Menurutnya, ada beberapa pertimbangan di balik sikap PGI terhadap kasus ini. Pertama, pertanyaan pokok yang sering mengemuka, apakah PGI harus terlibat dalam isu ini? Tentu pertanyaan ini tak perlu diajukan bila dipahami sejarah panggilan dan kiprah PGI di Indonesia. Cara pandang PGI terhadap relasi, hubungan atau hubungan gereja dan masyarakat/negara sudah jelas dimuat dalam dokumen PGI (DKG). Terkait KPK perlulah diingat bahwa pembentukan lembaga antikorupsi ini sepenuhnya di dukung oleh PGI. Dalam perjalanannya selama ini PGI bekerjasama dengan KPK untuk mengarusutamakan sikap melawan korupsi. Beberapa panduan dan buku saku melawan korupsi untuk gereja-gereja diterbitkan dalam kerjasama dimaksud. Sikap PGI jelas, KPK sebagai lembaga antikorupsi harus sepenuhnya didukung. KPK tentunya bukan lembaga ‘super body’ yang sempurna, tetapi ini lembaga terbaik dalam upaya penanggulangan korupsi di Indonesia.
Kedua, sejak dulu PGI telah menyikapi secara kritis kecenderungan pelemahan KPK yang mengemuka lewat konflik berjilid-jilid di KPK. Dukungan terhadap KPK ini, bahkan dilakukan dalam kerjasama dengan organisasi masyarakat sipil dan berbagai tokoh bangsa yang menginginkan KPK tetap teguh sebagai ujung tombak pemberantasan korupsi di Indonesia.
Ketiga, dalam beberapa tahun terakhir, dengan seksama kita mencermati adanya terpaan isu ‘kadrun’, ‘Taliban’, dan sejenisnya yang disematkan kepada KPK, dengan personifikasi pada NB, salah seorang penyidik senior KPK. Kita tentunya tak dapat menakar kebenaran stigma ini namun kekuatan diksinya seketika menyalakan alarm di kepala banyak orang, mengingat dalam polarisasi konflik identitas di Indonesia selama dua dekade terakhir, diksi-diksi seperti ini sangat ampuh untuk membenturkan satu kelompok dengan kelompok lainnya. Tidaklah mengherankan saat PGI bersentuhan dengan polemik KPK saat ini, maka secara otomatis ia terhisap dalam jebakan stigma kadrun atau Taliban. Persentuhan ini tak bisa dihindari karena kebertindihan isu dan kepentingan yang menyertai masalah ini.

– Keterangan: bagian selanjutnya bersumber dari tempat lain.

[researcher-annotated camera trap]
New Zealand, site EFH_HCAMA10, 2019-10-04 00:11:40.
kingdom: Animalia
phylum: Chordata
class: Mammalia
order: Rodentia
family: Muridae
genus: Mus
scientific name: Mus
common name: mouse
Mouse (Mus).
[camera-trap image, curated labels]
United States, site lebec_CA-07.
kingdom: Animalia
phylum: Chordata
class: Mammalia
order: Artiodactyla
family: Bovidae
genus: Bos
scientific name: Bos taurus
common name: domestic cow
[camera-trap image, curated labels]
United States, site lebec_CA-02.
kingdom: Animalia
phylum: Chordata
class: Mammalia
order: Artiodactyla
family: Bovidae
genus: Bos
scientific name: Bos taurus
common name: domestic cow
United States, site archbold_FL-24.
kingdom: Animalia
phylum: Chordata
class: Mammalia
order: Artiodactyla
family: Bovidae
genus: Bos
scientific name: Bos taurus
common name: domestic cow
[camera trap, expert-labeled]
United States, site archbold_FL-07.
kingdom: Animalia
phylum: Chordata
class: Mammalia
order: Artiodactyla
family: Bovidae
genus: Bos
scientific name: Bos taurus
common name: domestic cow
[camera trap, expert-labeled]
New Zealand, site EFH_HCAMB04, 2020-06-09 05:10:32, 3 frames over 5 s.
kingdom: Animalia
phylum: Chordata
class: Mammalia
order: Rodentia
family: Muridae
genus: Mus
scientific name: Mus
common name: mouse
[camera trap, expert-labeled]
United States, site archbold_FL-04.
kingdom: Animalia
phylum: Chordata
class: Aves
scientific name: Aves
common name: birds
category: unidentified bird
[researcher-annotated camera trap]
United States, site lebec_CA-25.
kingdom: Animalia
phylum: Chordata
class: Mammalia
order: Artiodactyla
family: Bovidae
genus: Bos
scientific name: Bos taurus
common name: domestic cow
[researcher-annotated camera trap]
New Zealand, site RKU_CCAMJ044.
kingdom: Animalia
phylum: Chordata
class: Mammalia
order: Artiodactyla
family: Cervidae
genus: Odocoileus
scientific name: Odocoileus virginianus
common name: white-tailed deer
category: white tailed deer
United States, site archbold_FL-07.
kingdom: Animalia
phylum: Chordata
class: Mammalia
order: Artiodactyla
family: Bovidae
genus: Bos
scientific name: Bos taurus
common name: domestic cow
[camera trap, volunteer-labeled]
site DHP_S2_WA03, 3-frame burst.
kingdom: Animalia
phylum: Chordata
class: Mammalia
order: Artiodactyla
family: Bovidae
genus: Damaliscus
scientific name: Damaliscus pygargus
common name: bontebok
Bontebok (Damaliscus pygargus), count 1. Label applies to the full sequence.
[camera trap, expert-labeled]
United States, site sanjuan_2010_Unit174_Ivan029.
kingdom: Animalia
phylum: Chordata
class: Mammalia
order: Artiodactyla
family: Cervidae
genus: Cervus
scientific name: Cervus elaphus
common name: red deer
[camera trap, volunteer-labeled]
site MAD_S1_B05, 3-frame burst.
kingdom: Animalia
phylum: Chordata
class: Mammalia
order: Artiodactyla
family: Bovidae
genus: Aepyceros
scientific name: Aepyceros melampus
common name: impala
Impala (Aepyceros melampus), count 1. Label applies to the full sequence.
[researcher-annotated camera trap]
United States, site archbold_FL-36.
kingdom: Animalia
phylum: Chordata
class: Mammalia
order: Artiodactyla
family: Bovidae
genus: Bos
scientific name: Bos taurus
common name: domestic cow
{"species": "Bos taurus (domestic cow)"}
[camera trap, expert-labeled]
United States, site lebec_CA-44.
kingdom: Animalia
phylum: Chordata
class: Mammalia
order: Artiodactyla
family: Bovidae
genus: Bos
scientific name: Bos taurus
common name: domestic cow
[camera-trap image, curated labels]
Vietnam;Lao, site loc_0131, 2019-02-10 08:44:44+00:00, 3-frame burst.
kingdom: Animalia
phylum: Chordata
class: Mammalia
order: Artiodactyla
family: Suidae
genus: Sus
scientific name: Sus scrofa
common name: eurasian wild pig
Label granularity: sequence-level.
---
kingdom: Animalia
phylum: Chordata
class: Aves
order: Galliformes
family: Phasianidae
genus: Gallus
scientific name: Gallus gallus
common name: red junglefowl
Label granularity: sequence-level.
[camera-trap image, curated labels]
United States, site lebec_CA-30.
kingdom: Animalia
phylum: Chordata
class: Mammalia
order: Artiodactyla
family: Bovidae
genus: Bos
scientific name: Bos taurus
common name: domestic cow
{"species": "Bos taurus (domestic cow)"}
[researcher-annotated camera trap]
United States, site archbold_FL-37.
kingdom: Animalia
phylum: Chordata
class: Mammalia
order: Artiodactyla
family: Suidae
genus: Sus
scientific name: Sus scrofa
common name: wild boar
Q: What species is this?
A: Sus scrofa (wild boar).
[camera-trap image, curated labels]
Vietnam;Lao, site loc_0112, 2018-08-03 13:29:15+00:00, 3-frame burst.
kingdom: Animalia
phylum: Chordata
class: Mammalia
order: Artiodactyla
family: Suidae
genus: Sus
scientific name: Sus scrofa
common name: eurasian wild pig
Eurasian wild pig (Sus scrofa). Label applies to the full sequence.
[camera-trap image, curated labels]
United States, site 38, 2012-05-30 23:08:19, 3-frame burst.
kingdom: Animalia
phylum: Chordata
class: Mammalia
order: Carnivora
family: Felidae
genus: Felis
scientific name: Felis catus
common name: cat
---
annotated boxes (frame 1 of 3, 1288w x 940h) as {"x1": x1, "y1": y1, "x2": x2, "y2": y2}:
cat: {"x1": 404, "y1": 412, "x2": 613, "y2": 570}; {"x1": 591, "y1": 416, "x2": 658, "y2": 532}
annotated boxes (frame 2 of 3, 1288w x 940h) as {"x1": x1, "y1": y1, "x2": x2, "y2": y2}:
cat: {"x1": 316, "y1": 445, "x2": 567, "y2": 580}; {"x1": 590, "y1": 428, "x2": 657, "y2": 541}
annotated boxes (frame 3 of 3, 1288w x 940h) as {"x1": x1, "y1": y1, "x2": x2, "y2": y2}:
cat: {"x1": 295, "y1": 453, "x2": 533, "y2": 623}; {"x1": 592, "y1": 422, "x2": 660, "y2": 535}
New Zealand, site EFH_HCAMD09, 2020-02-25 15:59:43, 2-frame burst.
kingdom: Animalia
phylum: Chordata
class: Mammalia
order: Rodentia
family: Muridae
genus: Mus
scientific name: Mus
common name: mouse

Keempat, dalam dukungan terhadap KPK, tentu kita tak bisa menutup mata terhadap kemerosotan KPK dalam beberapa tahun terakhir. Isu-isu bajakan kasus, penjualan barang bukti, tindakan tebang pilih dan lainnya telah berkembang luas menjadi cerita publik. Narasi dan kontra narasi kebobrokan KPK seketika memenuhi semua platform media sosial yang kita pakai. Dua kluster narasi dominan segera terbentuk dan disematkan kepada KPK, ‘Taliban’ dan ‘pembajakan kasus’. Tentunya ini ancaman serius terhadap keberlangsungan KPK. Perlu pembenahan serius dan menyeluruh terhadap KPK bila kondisi ini bisa diurai secara transparan. PGI tentunya mendukung sepenuhnya upaya pembenahan ini.
Kelima, tes Wawasan Kebangsaan (TWK) yang dilakukan terhadap pegawai KPK patut didukung karena itu merupakan perintah undang-undang. Sekalipun begitu, menempelkan pelabelan intoleran dan radikalisme dengan TWK haruslah dikritisi. Tujuh dari sembilan orang pegawai KPK yang berkunjung ke Grha Oikoumene PGI pada hari Jumat kemarin jelas-jelas tak bisa dikategorikan ‘kadrun’, ‘Taliban’ dan diksi-diksi serupa yang sangat bias identitas (agama), karena mereka merupakan warga gereja (dan tentunya bukan hanya terhadap mereka PGI mengkritisi tautan TWK dengan stigma Taliban maupun kadrun). Pada pokok inilah Ketua Umum PGI, Pdt. Gomar Gultom, menyampaikan sikap dalam konperensi pers yang digelar selepas berlangsungnya pertemuan antara PGI dengan perwakilan pegawai KPK yang dinonaktifkan.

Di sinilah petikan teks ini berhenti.